UV radiation; Apigenin; Zerumbone; Resveratrol; Curcumin

Introduction

Exposure to solar UV radiation (UVR) is an environmental and health hazard causing several diseases including photoaging, photocarcinogenesis, neurodegenerative disease, immunosuppression, XP syndrome, erythema, edema, and cataracts of the eye [1-6]. Chronic UV exposure results in skin cancer, the second most prevalent cancer in the U.S [7]. Therefore, it is essential to identify new and better avenues to protect from UVR-induced health hazards.

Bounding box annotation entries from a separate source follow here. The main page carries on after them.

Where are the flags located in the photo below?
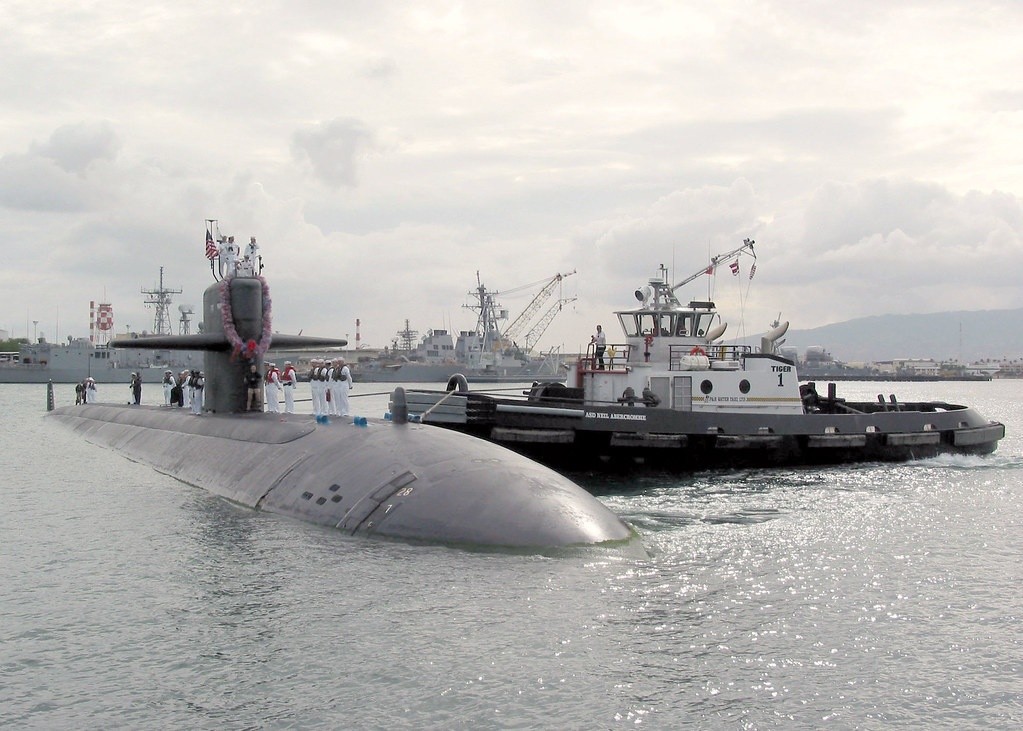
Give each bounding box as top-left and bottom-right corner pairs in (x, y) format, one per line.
(749, 263), (756, 280)
(206, 228), (218, 260)
(729, 259), (739, 276)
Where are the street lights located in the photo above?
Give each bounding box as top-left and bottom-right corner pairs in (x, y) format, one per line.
(33, 320), (38, 343)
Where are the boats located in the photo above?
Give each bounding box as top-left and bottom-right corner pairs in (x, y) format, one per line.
(911, 363), (1001, 380)
(388, 238), (1006, 463)
(351, 272), (570, 384)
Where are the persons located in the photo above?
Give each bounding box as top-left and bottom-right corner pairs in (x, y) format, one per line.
(642, 388), (662, 407)
(76, 377), (97, 406)
(217, 235), (259, 281)
(130, 372), (142, 404)
(591, 325), (606, 370)
(623, 387), (635, 407)
(804, 389), (817, 414)
(308, 357), (353, 418)
(281, 361), (296, 414)
(244, 365), (264, 412)
(162, 369), (205, 415)
(676, 317), (686, 337)
(264, 361), (283, 415)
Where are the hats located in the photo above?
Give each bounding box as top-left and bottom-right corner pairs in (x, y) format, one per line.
(284, 361), (291, 364)
(311, 356), (345, 363)
(264, 361), (276, 367)
(165, 370), (172, 374)
(189, 368), (200, 374)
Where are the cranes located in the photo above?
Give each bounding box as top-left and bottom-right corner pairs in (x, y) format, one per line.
(503, 269), (579, 354)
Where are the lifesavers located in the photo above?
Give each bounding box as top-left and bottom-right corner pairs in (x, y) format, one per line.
(445, 373), (468, 392)
(690, 347), (705, 356)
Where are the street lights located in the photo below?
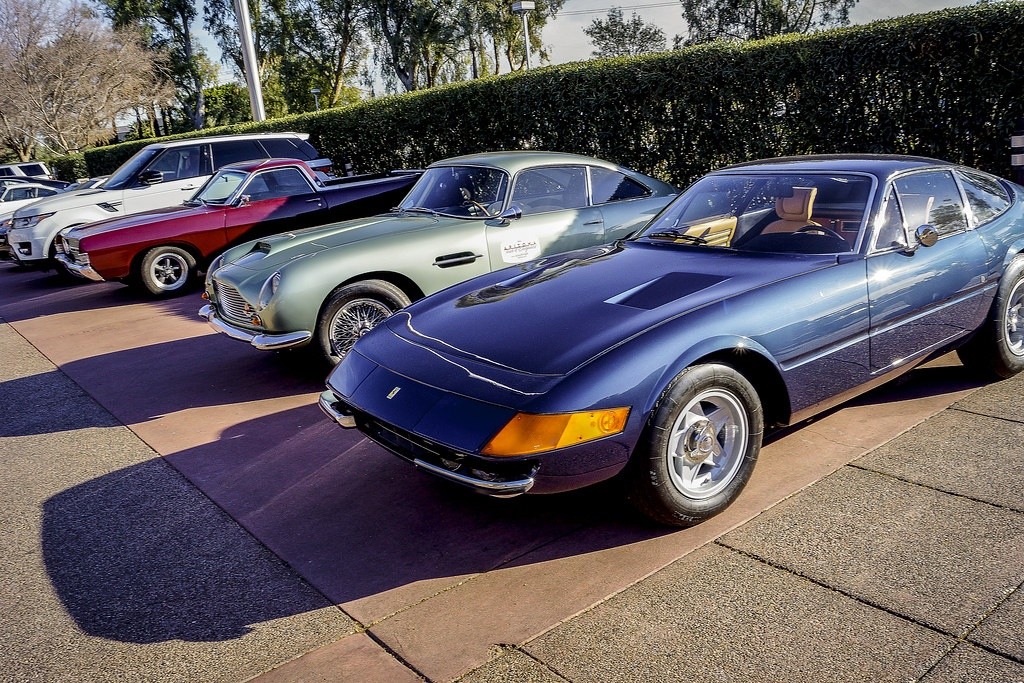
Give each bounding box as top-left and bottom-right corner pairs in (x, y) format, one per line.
(312, 89), (322, 113)
(511, 1), (536, 70)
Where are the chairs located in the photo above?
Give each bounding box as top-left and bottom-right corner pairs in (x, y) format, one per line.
(884, 195), (937, 245)
(759, 185), (824, 236)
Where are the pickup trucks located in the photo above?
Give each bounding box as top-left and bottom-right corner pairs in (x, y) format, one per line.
(53, 158), (428, 297)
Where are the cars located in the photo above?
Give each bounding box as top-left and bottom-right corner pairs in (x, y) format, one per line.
(316, 154), (1023, 525)
(197, 150), (681, 367)
(0, 176), (112, 254)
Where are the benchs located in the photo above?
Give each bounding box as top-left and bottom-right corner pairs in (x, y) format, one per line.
(560, 170), (630, 205)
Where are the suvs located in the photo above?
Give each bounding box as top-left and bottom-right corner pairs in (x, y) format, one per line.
(5, 131), (326, 281)
(0, 161), (55, 180)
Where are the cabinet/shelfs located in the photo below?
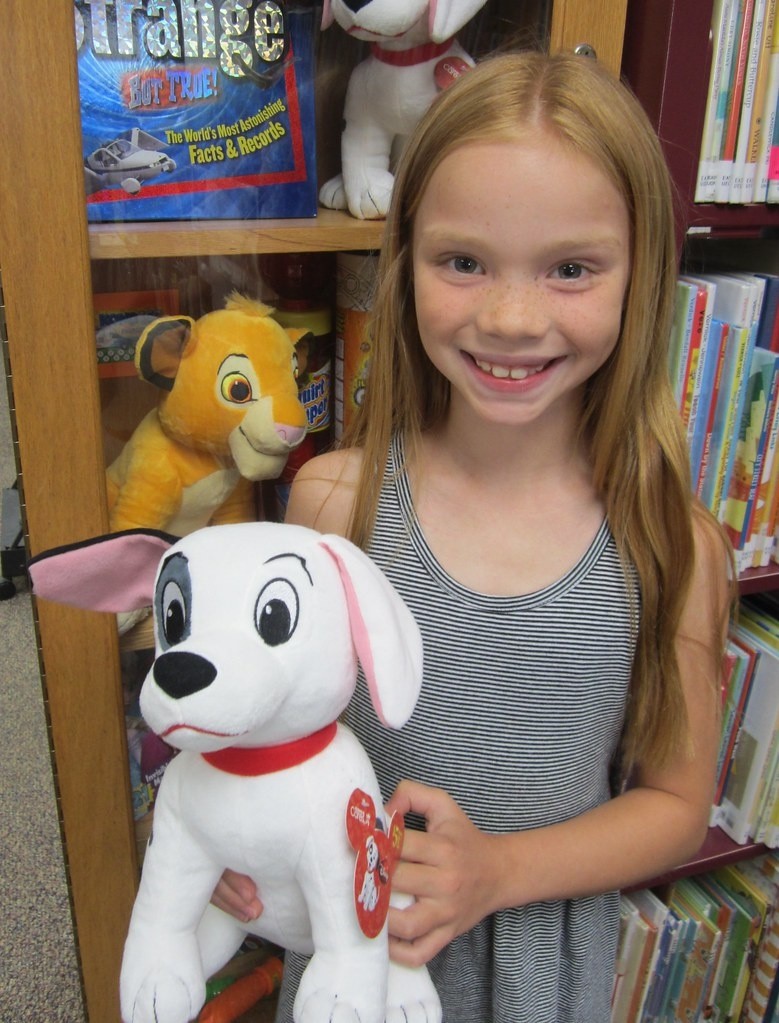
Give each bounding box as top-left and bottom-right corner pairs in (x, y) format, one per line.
(0, 1), (779, 1023)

Recent research has identified several synthetic drugs and sunscreens to protect from UVR, but the efficacy is not sufficient, and most of them have side-effects [8-12]. As an example, commercial sunscreens contain a high percentage of deleterious chemicals, resulting in skin cancer and skin diseases [13,14]. To overcome this, several studies have identified natural compounds and herbs with potential for UVR protection efficiency [15-17]. One way UVR damages cells is by generating free radicals or reactive species such as Reactive Oxygen Species (ROS) and reactive nitrogen species (RNS) [18,19]. Among these, ROS is predominant and causes oxidative damage to many biological molecules such as DNA and proteins etc. [20]. Several natural compounds are rich in anti-oxidants and play a role in protection from UVR by reducing the ROS pool [21-24]. Considering these, natural compounds are very helpful in developing the next generation of sun protection. Even though some natural compounds exhibited UVR protection efficacy, there has been no comparative study to determine which compounds are most effective and can be used successfully for the development of drugs for UVR-induced diseases. Furthermore, before testing these natural compounds in more complex mouse or human experiments, there should be a way to screen them by a simple assay. This work established a simple and easy assay to identify and compare the efficacy of the natural compounds in UVR protection. In this assay, the effect of various natural compounds in protecting bacterial cells from UVR was determined and compared with the protection of commercial sunscreens. Several dietary natural compounds were used as these are non-toxic, orally consumable, and can be used in creams. The results demonstrated that some of the compounds are more effective in protecting bacterial cells from UVR than others. Furthermore, all the compounds tested had comparable or better UVR protection potential as commercial sunscreens. Notably, Apigenin is the most effective in UVR protection, suggesting that natural products highly rich in Apigenin will produce the most effective sun protection drugs.

Materials and Methods

Chemical compounds and sunscreens

Zerumbone (ZER; 2,6,9,9-tetramethylcycloundeca-2,6,10-trien-1- one) is a sesquiterpenoid found in the rhizome of Zingiber (Ginger) zerumbet, a plant used in Southeast Asian countries as an anti-inflammatory agent and also as a condiment. Resveratrol (3,5,4’-trihydroxy-trans-stilbene) is a natural phenol present in peanuts, grape, blueberry, raspberry, and mulberries. Curcumin (1E, 6E)-1-7-Bis (4-hydroxy-3-methoxyphenyl) hepta-1,6-diene-3,5- dione) is a compound present in turmeric. Apigenin (4,5,7- trihydroxyflavone), found in many plants, is a natural product belonging to the flavone class that is a glycone of several naturally occurring glycosides. Synthetic Zerumbone, Resveratrol, Curcumin, and Apigenin are from Sigma-Aldrich. Dietary Apigenin was kindly provided by Dr. Andrea Doseff (Michigan State University). Dr. Doseff has developed a method to isolate Apigenin from celery (dietary Apigenin) [25]. The structure of these compounds is shown in Figure 1. Water babies by Coppertone and Sunscreen lotion with SPF30 by MaxBlock were obtained commercially.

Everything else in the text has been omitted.